If by some miracle, he happens to be the kind of guy that is willing to change for you, you might see this in action in days to come. If he does not do so, then you will know you have made the right choice. You have chosen to be strong enough to stand up for yourself and that is important. Being in a one-sided relationship comes with a lot of pain. If you're seeking something from a person that the person is unwilling to give you, despite stringing you along to indicate that it might be possible down the road, you won't be able to meet your own needs, because you're caught in a game. You'd also be enabling that person to continue destructive patterns. You've made the right choice for this moment in time. Definitely see a good therapist, I recommend a Jungian Analyst or a Postmodern Narrative Therapist because those might be likely to root out the causes behind your attachment to people who manipulate you rather than just urge you toward normative behaviors.


----------



## headingthere (Mar 31, 2012)

Not crashing!!!! I wanted so much to call him last night and apologize, but I didn't. I reread my email to him and realized I'd said it right. This morning was the first time in weeks that I didn't wake up at 3am. Friends - I hope I can call you that - this has been such a wake- up call. It has been years since I've been in a serious relationship... In fact, I think there has been only one man in my entire life whom I loved. I really thought I was ready to try again. But the addiction kicked in fast and furious. I need to be *perfect* or he won't love me, and I can be perfect only by being someone I'm not. What a cycle. I do hope there is a good therapist around here. I live in a small, fairly depressed city. Not much going on around here. There seem to be a lot of cognitive-based social workers...
_Posted via Mobile Device_


----------



## moxy (Apr 2, 2012)

headingthere said:


> Not crashing!!!! I wanted so much to call him last night and apologize, but I didn't. I reread my email to him and realized I'd said it right. This morning was the first time in weeks that I didn't wake up at 3am. Friends - I hope I can call you that - this has been such a wake- up call. It has been years since I've been in a serious relationship... In fact, I think there has been only one man in my entire life whom I loved. I really thought I was ready to try again. But the addiction kicked in fast and furious.
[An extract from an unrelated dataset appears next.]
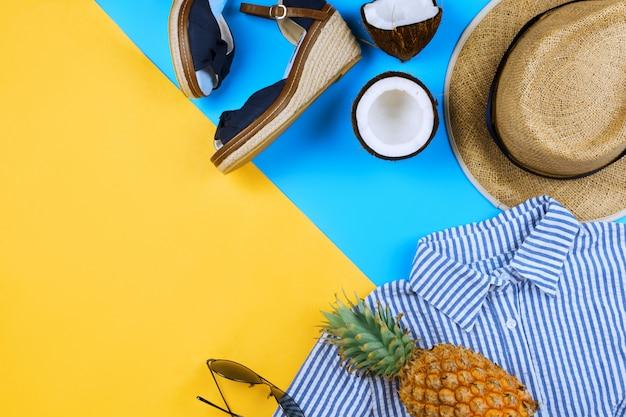 Zomervakantie flatlay met strohoed, espadrilles, kokosnoothelften, lichaamsolie, gestripte jurk en bril op blauw en geel met copyspace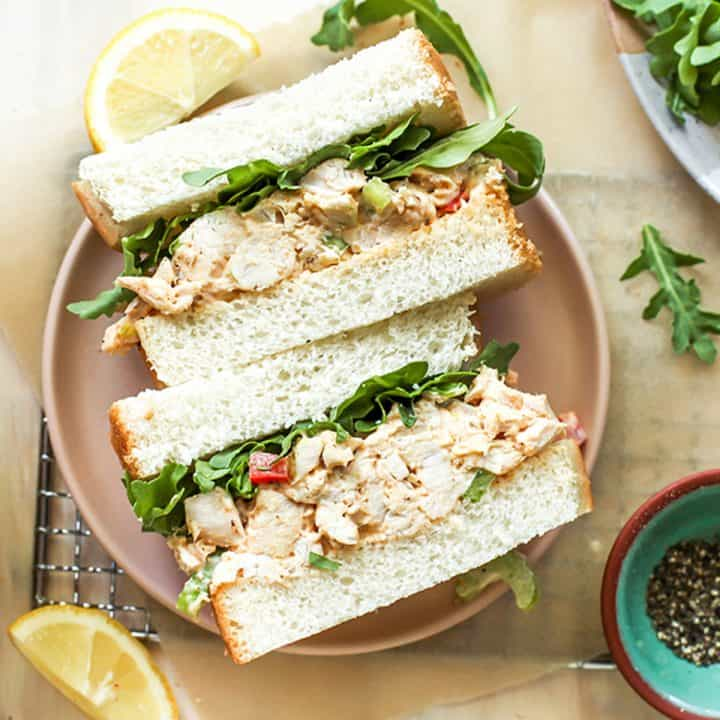 overhead view of two halves of a chicken salad sandwich on a plate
I need to be *perfect* or he won't love me, and I can be perfect only by being someone I'm not. What a cycle. I do hope there is a good therapist around here. I live in a small, fairly depressed city. Not much going on around here. There seem to be a lot of cognitive-based social workers...
> _Posted via Mobile Device_


Be strong enough to stick to your resolve. If you're desperate to write to him, write an email to him that is actually addressed to be sent to yourself (like instead of his email address, key in your own so it comes to you and you can put them in a folder). It curbs that urge to reach out and connect. And, it will function as a sort of diary, these unsent letters, and you may have them later to help you sort through your thoughts and feelings when you are seeing your dynamics more clearly.


----------



## omega (Aug 2, 2011)

I actually used to do what Moxy suggests - write letters to him but never sent. It can indeed help but you have to be careful that you are not letting the 'connection' to him perpetuate itself indefinitely because of the letters. I have a whole folder on my computer with subfolders that hold all the written correspondence we EVER had (chats and emails). I decided not to delete them in case there are ever legal reasons that I need them - like if his wife sues me for alienation of affection, I can prove that he told me he was married - and I also have those letters I wrote to myself. I haven't opened them in years - I can't bring myself to do so, I'm too embarrassed on my own behalf.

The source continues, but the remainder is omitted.